■ The exercise:
Convert the listing below into a numbered list with blank lines omitted. Leave the pictures out of your answer.

■ Given records:
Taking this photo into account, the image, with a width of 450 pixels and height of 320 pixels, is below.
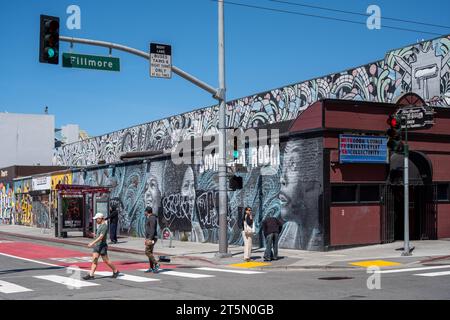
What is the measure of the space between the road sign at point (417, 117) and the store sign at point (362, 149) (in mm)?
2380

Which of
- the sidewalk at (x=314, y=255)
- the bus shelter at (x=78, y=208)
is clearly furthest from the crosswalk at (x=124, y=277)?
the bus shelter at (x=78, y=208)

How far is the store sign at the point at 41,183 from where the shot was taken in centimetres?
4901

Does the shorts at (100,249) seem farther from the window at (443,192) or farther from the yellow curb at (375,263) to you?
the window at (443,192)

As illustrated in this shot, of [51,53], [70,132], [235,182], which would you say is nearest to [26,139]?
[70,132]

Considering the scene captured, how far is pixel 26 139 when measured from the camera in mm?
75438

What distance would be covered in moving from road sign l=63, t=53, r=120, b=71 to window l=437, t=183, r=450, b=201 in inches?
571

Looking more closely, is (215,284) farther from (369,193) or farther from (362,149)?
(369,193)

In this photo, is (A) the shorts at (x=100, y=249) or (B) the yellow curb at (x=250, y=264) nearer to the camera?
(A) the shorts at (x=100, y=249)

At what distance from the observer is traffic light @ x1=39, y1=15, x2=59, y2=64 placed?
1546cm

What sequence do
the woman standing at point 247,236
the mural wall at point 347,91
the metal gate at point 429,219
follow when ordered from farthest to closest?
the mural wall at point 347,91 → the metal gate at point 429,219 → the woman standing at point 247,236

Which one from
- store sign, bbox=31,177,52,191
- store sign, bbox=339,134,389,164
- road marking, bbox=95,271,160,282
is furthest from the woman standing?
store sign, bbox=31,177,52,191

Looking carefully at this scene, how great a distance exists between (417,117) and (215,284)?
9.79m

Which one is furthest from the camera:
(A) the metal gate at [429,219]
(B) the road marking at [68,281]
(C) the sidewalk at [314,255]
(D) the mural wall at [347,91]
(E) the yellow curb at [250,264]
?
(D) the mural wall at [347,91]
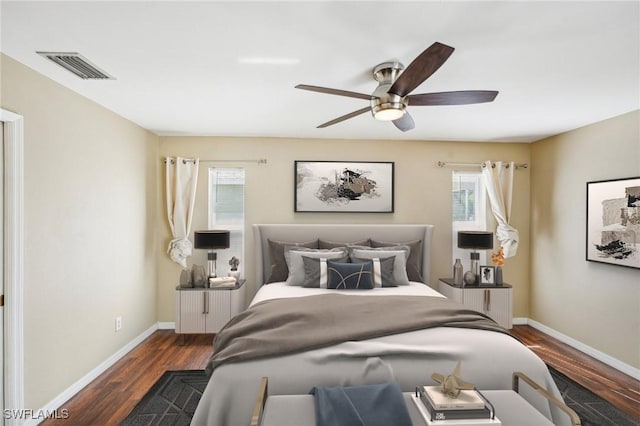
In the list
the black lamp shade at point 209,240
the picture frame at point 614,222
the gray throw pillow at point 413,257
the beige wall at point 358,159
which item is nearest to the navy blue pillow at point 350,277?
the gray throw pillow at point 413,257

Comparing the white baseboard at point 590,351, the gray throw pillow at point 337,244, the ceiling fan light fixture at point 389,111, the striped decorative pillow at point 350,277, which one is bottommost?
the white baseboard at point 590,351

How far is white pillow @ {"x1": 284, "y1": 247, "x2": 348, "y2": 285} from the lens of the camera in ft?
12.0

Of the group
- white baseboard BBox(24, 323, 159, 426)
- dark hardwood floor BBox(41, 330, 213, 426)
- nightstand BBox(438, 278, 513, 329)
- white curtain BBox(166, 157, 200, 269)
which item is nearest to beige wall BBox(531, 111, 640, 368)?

■ Task response:
1. Taking this photo into account, the image, with a width of 450 pixels and height of 320 pixels, is below.
2. What is the measure of the space between the road sign at point (417, 117) and the store sign at point (362, 149) (in mm)?
3. 2380
4. Which of
5. - the sidewalk at (x=314, y=255)
6. - the bus shelter at (x=78, y=208)
7. is clearly furthest from the crosswalk at (x=124, y=277)?
8. the bus shelter at (x=78, y=208)
9. How far is the store sign at the point at 41,183 from where the shot was taken in centimetres?
10. 4901
11. Does the shorts at (100,249) seem farther from the window at (443,192) or farther from the yellow curb at (375,263) to you?
12. the window at (443,192)
13. As illustrated in this shot, of [51,53], [70,132], [235,182], which would you say is nearest to [26,139]?
14. [70,132]
15. Considering the scene captured, how far is pixel 26 139 when measured from the camera in mm?
16. 75438
17. What distance would be covered in moving from road sign l=63, t=53, r=120, b=71 to window l=437, t=183, r=450, b=201 in inches?
18. 571
19. Looking more closely, is (215,284) farther from (369,193) or farther from (362,149)?
20. (369,193)
21. In this photo, is (A) the shorts at (x=100, y=249) or (B) the yellow curb at (x=250, y=264) nearer to the camera?
22. (A) the shorts at (x=100, y=249)
23. At what distance from the observer is traffic light @ x1=39, y1=15, x2=59, y2=64 placed?
24. 1546cm
25. What sequence do
26. the woman standing at point 247,236
27. the mural wall at point 347,91
28. the metal gate at point 429,219
29. follow when ordered from farthest to closest?
30. the mural wall at point 347,91 → the metal gate at point 429,219 → the woman standing at point 247,236
31. Which one from
32. - store sign, bbox=31,177,52,191
33. - store sign, bbox=339,134,389,164
34. - road marking, bbox=95,271,160,282
35. is furthest from the woman standing?
36. store sign, bbox=31,177,52,191
37. Looking carefully at this scene, how great a distance exists between (417,117) and (215,284)?
38. 9.79m
39. Which one is furthest from the camera:
40. (A) the metal gate at [429,219]
41. (B) the road marking at [68,281]
42. (C) the sidewalk at [314,255]
43. (D) the mural wall at [347,91]
44. (E) the yellow curb at [250,264]
45. ?
46. (D) the mural wall at [347,91]
47. In the list
48. the black lamp shade at point 209,240
49. the picture frame at point 614,222
50. the gray throw pillow at point 413,257
51. the beige wall at point 358,159
52. which item is nearest to the navy blue pillow at point 350,277?
53. the gray throw pillow at point 413,257
54. Comparing the white baseboard at point 590,351, the gray throw pillow at point 337,244, the ceiling fan light fixture at point 389,111, the striped decorative pillow at point 350,277, which one is bottommost?
55. the white baseboard at point 590,351
56. How far is white pillow @ {"x1": 284, "y1": 247, "x2": 348, "y2": 285} from the lens of the camera in ft?
57. 12.0
58. Of the group
59. - white baseboard BBox(24, 323, 159, 426)
60. - dark hardwood floor BBox(41, 330, 213, 426)
61. - nightstand BBox(438, 278, 513, 329)
62. - white curtain BBox(166, 157, 200, 269)
63. which item is nearest to beige wall BBox(531, 111, 640, 368)?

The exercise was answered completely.